**GIVEN REQUEST 1**
Which usernames in the forum thread below belong to posts that use a word beginning with "print" (such as "print," "printed," or "prints")? List every one.
**GIVEN REQUEST 2**
Can you copy the forum thread below from "EDIT: I'm adding" up to and including "a beautiful smile!"?
**GIVEN REQUEST 3**
Answer these questions about the forum thread below:
(a) Where had Crickett taken her daughter when the photo was taken?
(b) Which poster says the picture will look great in a frame for daddy?
(c) On what date did carver post?

# My Daughter



## Crickett (Jan 4, 2013)

in High Key! 

Between Jason diggin' thru his old files & David playin' around w/ different techniques they both inspired me to do both! Now I told y'all I was really liking the High Key technique & after doin' a little diggin' myself I found this photo of my daughter from when I took her to the park a while back. This wasn't 1 of my favorites right from the start but after adding just a little PP I am really lovin' it now! More than likely will get this one printed. Hope y'all like it! 

Thanks Jason & David!




EDIT: I'm adding the original color version so y'all can see the difference!


----------



## JasonF (Jan 4, 2013)

Great re-work Christy!!!  She's got a beautiful smile!


----------



## DRB1313 (Jan 4, 2013)

That is going to be one nice print!  Excellent work.


----------



## Hoss (Jan 4, 2013)

Nicely done Crickett.  That'll make a great print.

Hoss


----------



## Keebs (Jan 4, 2013)

Wowwwww!


----------



## quinn (Jan 4, 2013)

Real nice Crickett, it's amazing how a little PP can change a shot! That will look great in a frame for daddy!


----------



## Crickett (Jan 4, 2013)

Thanks y'all! 

Now I just gotta decide on what size prints will look best!


----------



## wvdawg (Jan 4, 2013)

Awesome processing of that pretty model!
I think you will need more than one copy printed, so why not varied sizes!


----------



## rip18 (Jan 4, 2013)

Good job!  I like it!  

So, how are you liking the new software???


----------



## Crickett (Jan 4, 2013)

rip18 said:


> Good job!  I like it!
> 
> So, how are you liking the new software???



Thanks Rip!

 I'm loving it but I haven't really had a lot of time to play around w/ it!


----------



## mlbfish (Jan 4, 2013)

Nice work.


----------



## Meriwether_Stalker22 (Jan 4, 2013)

nice shot Cricket!!!  She's a pretty girl, know you are proud....


----------



## carver (Jan 5, 2013)

Wow Crickett,that a great shot


----------

**ENTRIES**
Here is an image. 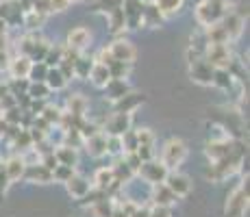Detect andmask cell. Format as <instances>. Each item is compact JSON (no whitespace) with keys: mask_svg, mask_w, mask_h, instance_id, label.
<instances>
[{"mask_svg":"<svg viewBox=\"0 0 250 217\" xmlns=\"http://www.w3.org/2000/svg\"><path fill=\"white\" fill-rule=\"evenodd\" d=\"M48 79H50L52 87H63V79H61L59 72H50V74H48Z\"/></svg>","mask_w":250,"mask_h":217,"instance_id":"obj_16","label":"cell"},{"mask_svg":"<svg viewBox=\"0 0 250 217\" xmlns=\"http://www.w3.org/2000/svg\"><path fill=\"white\" fill-rule=\"evenodd\" d=\"M183 4V0H157V9L163 13V16H170V13L179 11Z\"/></svg>","mask_w":250,"mask_h":217,"instance_id":"obj_9","label":"cell"},{"mask_svg":"<svg viewBox=\"0 0 250 217\" xmlns=\"http://www.w3.org/2000/svg\"><path fill=\"white\" fill-rule=\"evenodd\" d=\"M7 52H4V50H0V70H4V67H7L9 63H7Z\"/></svg>","mask_w":250,"mask_h":217,"instance_id":"obj_20","label":"cell"},{"mask_svg":"<svg viewBox=\"0 0 250 217\" xmlns=\"http://www.w3.org/2000/svg\"><path fill=\"white\" fill-rule=\"evenodd\" d=\"M0 165H2V163H0Z\"/></svg>","mask_w":250,"mask_h":217,"instance_id":"obj_25","label":"cell"},{"mask_svg":"<svg viewBox=\"0 0 250 217\" xmlns=\"http://www.w3.org/2000/svg\"><path fill=\"white\" fill-rule=\"evenodd\" d=\"M4 41H7L4 39V35H0V50H4Z\"/></svg>","mask_w":250,"mask_h":217,"instance_id":"obj_22","label":"cell"},{"mask_svg":"<svg viewBox=\"0 0 250 217\" xmlns=\"http://www.w3.org/2000/svg\"><path fill=\"white\" fill-rule=\"evenodd\" d=\"M68 41L72 48H83L85 43L89 41V31L87 28H74V31L68 35Z\"/></svg>","mask_w":250,"mask_h":217,"instance_id":"obj_7","label":"cell"},{"mask_svg":"<svg viewBox=\"0 0 250 217\" xmlns=\"http://www.w3.org/2000/svg\"><path fill=\"white\" fill-rule=\"evenodd\" d=\"M109 52H111V57L118 63H131V61L135 59V48L128 41H115L113 46L109 48Z\"/></svg>","mask_w":250,"mask_h":217,"instance_id":"obj_3","label":"cell"},{"mask_svg":"<svg viewBox=\"0 0 250 217\" xmlns=\"http://www.w3.org/2000/svg\"><path fill=\"white\" fill-rule=\"evenodd\" d=\"M167 189H170L172 194H176V196H185L187 191H189V180H187L185 176H181V174H174V176H170Z\"/></svg>","mask_w":250,"mask_h":217,"instance_id":"obj_4","label":"cell"},{"mask_svg":"<svg viewBox=\"0 0 250 217\" xmlns=\"http://www.w3.org/2000/svg\"><path fill=\"white\" fill-rule=\"evenodd\" d=\"M13 76L16 79H24V76L31 72V61L26 59V57H22V59H18V61H13Z\"/></svg>","mask_w":250,"mask_h":217,"instance_id":"obj_10","label":"cell"},{"mask_svg":"<svg viewBox=\"0 0 250 217\" xmlns=\"http://www.w3.org/2000/svg\"><path fill=\"white\" fill-rule=\"evenodd\" d=\"M244 206H246V196H244V191L239 189L237 194L230 197V202L227 206V213L230 217H239V215H242V211H244Z\"/></svg>","mask_w":250,"mask_h":217,"instance_id":"obj_6","label":"cell"},{"mask_svg":"<svg viewBox=\"0 0 250 217\" xmlns=\"http://www.w3.org/2000/svg\"><path fill=\"white\" fill-rule=\"evenodd\" d=\"M150 141H152V135L142 130V133H139V143H142V146H150Z\"/></svg>","mask_w":250,"mask_h":217,"instance_id":"obj_18","label":"cell"},{"mask_svg":"<svg viewBox=\"0 0 250 217\" xmlns=\"http://www.w3.org/2000/svg\"><path fill=\"white\" fill-rule=\"evenodd\" d=\"M33 11L37 13H50V0H33Z\"/></svg>","mask_w":250,"mask_h":217,"instance_id":"obj_14","label":"cell"},{"mask_svg":"<svg viewBox=\"0 0 250 217\" xmlns=\"http://www.w3.org/2000/svg\"><path fill=\"white\" fill-rule=\"evenodd\" d=\"M109 182H111V172H100L98 174V185L104 187V185H109Z\"/></svg>","mask_w":250,"mask_h":217,"instance_id":"obj_17","label":"cell"},{"mask_svg":"<svg viewBox=\"0 0 250 217\" xmlns=\"http://www.w3.org/2000/svg\"><path fill=\"white\" fill-rule=\"evenodd\" d=\"M196 16L203 24H215L227 16V4L222 0H205L198 9H196Z\"/></svg>","mask_w":250,"mask_h":217,"instance_id":"obj_1","label":"cell"},{"mask_svg":"<svg viewBox=\"0 0 250 217\" xmlns=\"http://www.w3.org/2000/svg\"><path fill=\"white\" fill-rule=\"evenodd\" d=\"M24 170V161L22 158H11L7 163V176L9 178H20V174Z\"/></svg>","mask_w":250,"mask_h":217,"instance_id":"obj_11","label":"cell"},{"mask_svg":"<svg viewBox=\"0 0 250 217\" xmlns=\"http://www.w3.org/2000/svg\"><path fill=\"white\" fill-rule=\"evenodd\" d=\"M68 189H70V194H74V196H85L87 194V189H89V185L83 180V178H70L68 180Z\"/></svg>","mask_w":250,"mask_h":217,"instance_id":"obj_8","label":"cell"},{"mask_svg":"<svg viewBox=\"0 0 250 217\" xmlns=\"http://www.w3.org/2000/svg\"><path fill=\"white\" fill-rule=\"evenodd\" d=\"M183 158H185V146H183V141L167 143V148L163 150V163L167 167H174V165H179Z\"/></svg>","mask_w":250,"mask_h":217,"instance_id":"obj_2","label":"cell"},{"mask_svg":"<svg viewBox=\"0 0 250 217\" xmlns=\"http://www.w3.org/2000/svg\"><path fill=\"white\" fill-rule=\"evenodd\" d=\"M70 7V0H50V11H65Z\"/></svg>","mask_w":250,"mask_h":217,"instance_id":"obj_15","label":"cell"},{"mask_svg":"<svg viewBox=\"0 0 250 217\" xmlns=\"http://www.w3.org/2000/svg\"><path fill=\"white\" fill-rule=\"evenodd\" d=\"M150 217H170V215H167V211L161 206V209H157V211H155V213H152Z\"/></svg>","mask_w":250,"mask_h":217,"instance_id":"obj_21","label":"cell"},{"mask_svg":"<svg viewBox=\"0 0 250 217\" xmlns=\"http://www.w3.org/2000/svg\"><path fill=\"white\" fill-rule=\"evenodd\" d=\"M96 213H98L100 217H111V211L107 209V204H98L96 206Z\"/></svg>","mask_w":250,"mask_h":217,"instance_id":"obj_19","label":"cell"},{"mask_svg":"<svg viewBox=\"0 0 250 217\" xmlns=\"http://www.w3.org/2000/svg\"><path fill=\"white\" fill-rule=\"evenodd\" d=\"M70 2H79V0H70Z\"/></svg>","mask_w":250,"mask_h":217,"instance_id":"obj_24","label":"cell"},{"mask_svg":"<svg viewBox=\"0 0 250 217\" xmlns=\"http://www.w3.org/2000/svg\"><path fill=\"white\" fill-rule=\"evenodd\" d=\"M227 61H229L227 46H224V43H211V48H209V63L224 65Z\"/></svg>","mask_w":250,"mask_h":217,"instance_id":"obj_5","label":"cell"},{"mask_svg":"<svg viewBox=\"0 0 250 217\" xmlns=\"http://www.w3.org/2000/svg\"><path fill=\"white\" fill-rule=\"evenodd\" d=\"M126 124H128V118L124 113H120L115 118V124H111V130L113 133H122V130H126Z\"/></svg>","mask_w":250,"mask_h":217,"instance_id":"obj_13","label":"cell"},{"mask_svg":"<svg viewBox=\"0 0 250 217\" xmlns=\"http://www.w3.org/2000/svg\"><path fill=\"white\" fill-rule=\"evenodd\" d=\"M91 76H94V83L96 85H107L109 83V70H107V65L100 63L94 72H91Z\"/></svg>","mask_w":250,"mask_h":217,"instance_id":"obj_12","label":"cell"},{"mask_svg":"<svg viewBox=\"0 0 250 217\" xmlns=\"http://www.w3.org/2000/svg\"><path fill=\"white\" fill-rule=\"evenodd\" d=\"M113 217H128V215H122V213H115Z\"/></svg>","mask_w":250,"mask_h":217,"instance_id":"obj_23","label":"cell"}]
</instances>
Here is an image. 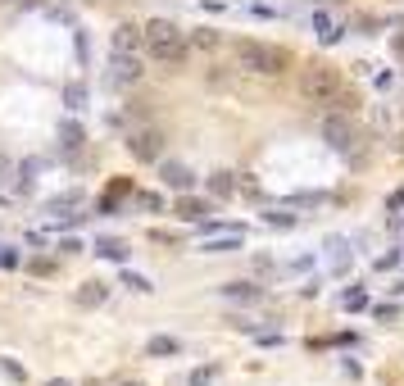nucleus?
I'll list each match as a JSON object with an SVG mask.
<instances>
[{
  "label": "nucleus",
  "mask_w": 404,
  "mask_h": 386,
  "mask_svg": "<svg viewBox=\"0 0 404 386\" xmlns=\"http://www.w3.org/2000/svg\"><path fill=\"white\" fill-rule=\"evenodd\" d=\"M214 382V368H196V373H191V386H209Z\"/></svg>",
  "instance_id": "24"
},
{
  "label": "nucleus",
  "mask_w": 404,
  "mask_h": 386,
  "mask_svg": "<svg viewBox=\"0 0 404 386\" xmlns=\"http://www.w3.org/2000/svg\"><path fill=\"white\" fill-rule=\"evenodd\" d=\"M114 55H145V28H137V23L114 28Z\"/></svg>",
  "instance_id": "7"
},
{
  "label": "nucleus",
  "mask_w": 404,
  "mask_h": 386,
  "mask_svg": "<svg viewBox=\"0 0 404 386\" xmlns=\"http://www.w3.org/2000/svg\"><path fill=\"white\" fill-rule=\"evenodd\" d=\"M241 245H245V236H241V232H223V236H214V232H209L205 241H200V250H205V254H232V250H241Z\"/></svg>",
  "instance_id": "10"
},
{
  "label": "nucleus",
  "mask_w": 404,
  "mask_h": 386,
  "mask_svg": "<svg viewBox=\"0 0 404 386\" xmlns=\"http://www.w3.org/2000/svg\"><path fill=\"white\" fill-rule=\"evenodd\" d=\"M368 305V296H363V287L359 291H345V309H363Z\"/></svg>",
  "instance_id": "22"
},
{
  "label": "nucleus",
  "mask_w": 404,
  "mask_h": 386,
  "mask_svg": "<svg viewBox=\"0 0 404 386\" xmlns=\"http://www.w3.org/2000/svg\"><path fill=\"white\" fill-rule=\"evenodd\" d=\"M105 296H110V287H105V282H82V291H77V305L96 309V305H105Z\"/></svg>",
  "instance_id": "13"
},
{
  "label": "nucleus",
  "mask_w": 404,
  "mask_h": 386,
  "mask_svg": "<svg viewBox=\"0 0 404 386\" xmlns=\"http://www.w3.org/2000/svg\"><path fill=\"white\" fill-rule=\"evenodd\" d=\"M96 254H100V259H114V264H128V245L114 241V236H110V241L100 236V241H96Z\"/></svg>",
  "instance_id": "14"
},
{
  "label": "nucleus",
  "mask_w": 404,
  "mask_h": 386,
  "mask_svg": "<svg viewBox=\"0 0 404 386\" xmlns=\"http://www.w3.org/2000/svg\"><path fill=\"white\" fill-rule=\"evenodd\" d=\"M123 282H128L132 291H154V287H150V277H137V273H128V277H123Z\"/></svg>",
  "instance_id": "23"
},
{
  "label": "nucleus",
  "mask_w": 404,
  "mask_h": 386,
  "mask_svg": "<svg viewBox=\"0 0 404 386\" xmlns=\"http://www.w3.org/2000/svg\"><path fill=\"white\" fill-rule=\"evenodd\" d=\"M209 214H214V205L209 200H196V196H177V219H186V223H205Z\"/></svg>",
  "instance_id": "9"
},
{
  "label": "nucleus",
  "mask_w": 404,
  "mask_h": 386,
  "mask_svg": "<svg viewBox=\"0 0 404 386\" xmlns=\"http://www.w3.org/2000/svg\"><path fill=\"white\" fill-rule=\"evenodd\" d=\"M59 145H64L68 154H77L82 150V128H77V123H64V128H59Z\"/></svg>",
  "instance_id": "16"
},
{
  "label": "nucleus",
  "mask_w": 404,
  "mask_h": 386,
  "mask_svg": "<svg viewBox=\"0 0 404 386\" xmlns=\"http://www.w3.org/2000/svg\"><path fill=\"white\" fill-rule=\"evenodd\" d=\"M5 177H10V159H5V154H0V182H5Z\"/></svg>",
  "instance_id": "28"
},
{
  "label": "nucleus",
  "mask_w": 404,
  "mask_h": 386,
  "mask_svg": "<svg viewBox=\"0 0 404 386\" xmlns=\"http://www.w3.org/2000/svg\"><path fill=\"white\" fill-rule=\"evenodd\" d=\"M64 105H68V110H82V105H87V87H82V82H73V87L64 91Z\"/></svg>",
  "instance_id": "19"
},
{
  "label": "nucleus",
  "mask_w": 404,
  "mask_h": 386,
  "mask_svg": "<svg viewBox=\"0 0 404 386\" xmlns=\"http://www.w3.org/2000/svg\"><path fill=\"white\" fill-rule=\"evenodd\" d=\"M141 77H145V59L141 55H110V68H105V82H110V87L128 91V87H137Z\"/></svg>",
  "instance_id": "5"
},
{
  "label": "nucleus",
  "mask_w": 404,
  "mask_h": 386,
  "mask_svg": "<svg viewBox=\"0 0 404 386\" xmlns=\"http://www.w3.org/2000/svg\"><path fill=\"white\" fill-rule=\"evenodd\" d=\"M0 264H5V268H19V250H0Z\"/></svg>",
  "instance_id": "27"
},
{
  "label": "nucleus",
  "mask_w": 404,
  "mask_h": 386,
  "mask_svg": "<svg viewBox=\"0 0 404 386\" xmlns=\"http://www.w3.org/2000/svg\"><path fill=\"white\" fill-rule=\"evenodd\" d=\"M191 45H200V50L214 55V50L223 45V32H214V28H196V32H191Z\"/></svg>",
  "instance_id": "15"
},
{
  "label": "nucleus",
  "mask_w": 404,
  "mask_h": 386,
  "mask_svg": "<svg viewBox=\"0 0 404 386\" xmlns=\"http://www.w3.org/2000/svg\"><path fill=\"white\" fill-rule=\"evenodd\" d=\"M128 386H137V382H128Z\"/></svg>",
  "instance_id": "31"
},
{
  "label": "nucleus",
  "mask_w": 404,
  "mask_h": 386,
  "mask_svg": "<svg viewBox=\"0 0 404 386\" xmlns=\"http://www.w3.org/2000/svg\"><path fill=\"white\" fill-rule=\"evenodd\" d=\"M391 55L404 64V32H395V37H391Z\"/></svg>",
  "instance_id": "25"
},
{
  "label": "nucleus",
  "mask_w": 404,
  "mask_h": 386,
  "mask_svg": "<svg viewBox=\"0 0 404 386\" xmlns=\"http://www.w3.org/2000/svg\"><path fill=\"white\" fill-rule=\"evenodd\" d=\"M46 386H73V382H64V377H55V382H46Z\"/></svg>",
  "instance_id": "29"
},
{
  "label": "nucleus",
  "mask_w": 404,
  "mask_h": 386,
  "mask_svg": "<svg viewBox=\"0 0 404 386\" xmlns=\"http://www.w3.org/2000/svg\"><path fill=\"white\" fill-rule=\"evenodd\" d=\"M145 55L164 68H182L191 55V32L173 19H150L145 23Z\"/></svg>",
  "instance_id": "1"
},
{
  "label": "nucleus",
  "mask_w": 404,
  "mask_h": 386,
  "mask_svg": "<svg viewBox=\"0 0 404 386\" xmlns=\"http://www.w3.org/2000/svg\"><path fill=\"white\" fill-rule=\"evenodd\" d=\"M137 200H141V210H150V214H159V210H164V200L154 196V191H141Z\"/></svg>",
  "instance_id": "21"
},
{
  "label": "nucleus",
  "mask_w": 404,
  "mask_h": 386,
  "mask_svg": "<svg viewBox=\"0 0 404 386\" xmlns=\"http://www.w3.org/2000/svg\"><path fill=\"white\" fill-rule=\"evenodd\" d=\"M232 191H236V182H232V173H214V177H209V196L228 200Z\"/></svg>",
  "instance_id": "17"
},
{
  "label": "nucleus",
  "mask_w": 404,
  "mask_h": 386,
  "mask_svg": "<svg viewBox=\"0 0 404 386\" xmlns=\"http://www.w3.org/2000/svg\"><path fill=\"white\" fill-rule=\"evenodd\" d=\"M318 132H323V141H327L332 150H341V154L354 150V123H350V114L327 110V114H323V123H318Z\"/></svg>",
  "instance_id": "4"
},
{
  "label": "nucleus",
  "mask_w": 404,
  "mask_h": 386,
  "mask_svg": "<svg viewBox=\"0 0 404 386\" xmlns=\"http://www.w3.org/2000/svg\"><path fill=\"white\" fill-rule=\"evenodd\" d=\"M0 5H14V0H0Z\"/></svg>",
  "instance_id": "30"
},
{
  "label": "nucleus",
  "mask_w": 404,
  "mask_h": 386,
  "mask_svg": "<svg viewBox=\"0 0 404 386\" xmlns=\"http://www.w3.org/2000/svg\"><path fill=\"white\" fill-rule=\"evenodd\" d=\"M82 250V241H73V236H64V241H59V254H77Z\"/></svg>",
  "instance_id": "26"
},
{
  "label": "nucleus",
  "mask_w": 404,
  "mask_h": 386,
  "mask_svg": "<svg viewBox=\"0 0 404 386\" xmlns=\"http://www.w3.org/2000/svg\"><path fill=\"white\" fill-rule=\"evenodd\" d=\"M236 68L250 77H282L291 68V50L273 41H241L236 45Z\"/></svg>",
  "instance_id": "2"
},
{
  "label": "nucleus",
  "mask_w": 404,
  "mask_h": 386,
  "mask_svg": "<svg viewBox=\"0 0 404 386\" xmlns=\"http://www.w3.org/2000/svg\"><path fill=\"white\" fill-rule=\"evenodd\" d=\"M128 150L141 159V164H154L159 154H164V132L159 128H132V136H128Z\"/></svg>",
  "instance_id": "6"
},
{
  "label": "nucleus",
  "mask_w": 404,
  "mask_h": 386,
  "mask_svg": "<svg viewBox=\"0 0 404 386\" xmlns=\"http://www.w3.org/2000/svg\"><path fill=\"white\" fill-rule=\"evenodd\" d=\"M159 177H164V187H173V191H191V168L186 164H159Z\"/></svg>",
  "instance_id": "12"
},
{
  "label": "nucleus",
  "mask_w": 404,
  "mask_h": 386,
  "mask_svg": "<svg viewBox=\"0 0 404 386\" xmlns=\"http://www.w3.org/2000/svg\"><path fill=\"white\" fill-rule=\"evenodd\" d=\"M263 219L273 223V227H295V223H300V219H295V214H291V205H286V210H268V214H263Z\"/></svg>",
  "instance_id": "18"
},
{
  "label": "nucleus",
  "mask_w": 404,
  "mask_h": 386,
  "mask_svg": "<svg viewBox=\"0 0 404 386\" xmlns=\"http://www.w3.org/2000/svg\"><path fill=\"white\" fill-rule=\"evenodd\" d=\"M314 37H318L323 45H336L341 37H345V28H341L332 14H314Z\"/></svg>",
  "instance_id": "11"
},
{
  "label": "nucleus",
  "mask_w": 404,
  "mask_h": 386,
  "mask_svg": "<svg viewBox=\"0 0 404 386\" xmlns=\"http://www.w3.org/2000/svg\"><path fill=\"white\" fill-rule=\"evenodd\" d=\"M145 350H150V354H177V341H173V336H150Z\"/></svg>",
  "instance_id": "20"
},
{
  "label": "nucleus",
  "mask_w": 404,
  "mask_h": 386,
  "mask_svg": "<svg viewBox=\"0 0 404 386\" xmlns=\"http://www.w3.org/2000/svg\"><path fill=\"white\" fill-rule=\"evenodd\" d=\"M341 87H345V82H341V73L332 64L300 68V96H305L309 105H318V110H323V105H332V100L341 96Z\"/></svg>",
  "instance_id": "3"
},
{
  "label": "nucleus",
  "mask_w": 404,
  "mask_h": 386,
  "mask_svg": "<svg viewBox=\"0 0 404 386\" xmlns=\"http://www.w3.org/2000/svg\"><path fill=\"white\" fill-rule=\"evenodd\" d=\"M223 300H232V305H259L263 287L259 282H228V287H223Z\"/></svg>",
  "instance_id": "8"
}]
</instances>
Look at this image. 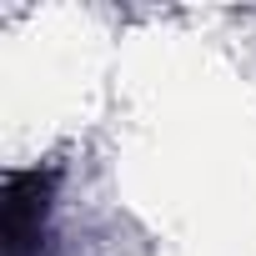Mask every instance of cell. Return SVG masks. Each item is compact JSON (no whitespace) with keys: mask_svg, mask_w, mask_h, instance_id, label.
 <instances>
[{"mask_svg":"<svg viewBox=\"0 0 256 256\" xmlns=\"http://www.w3.org/2000/svg\"><path fill=\"white\" fill-rule=\"evenodd\" d=\"M50 181L40 171H16L6 181V256H40V226Z\"/></svg>","mask_w":256,"mask_h":256,"instance_id":"6da1fadb","label":"cell"}]
</instances>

**PROBLEM SOLUTION 1**
Crickett, DRB1313, Hoss, wvdawg

**PROBLEM SOLUTION 2**
EDIT: I'm adding the original color version so y'all can see the difference!


----------



## JasonF (Jan 4, 2013)

Great re-work Christy!!!  She's got a beautiful smile!

**PROBLEM SOLUTION 3**
(a) To the park.
(b) quinn
(c) Jan 5, 2013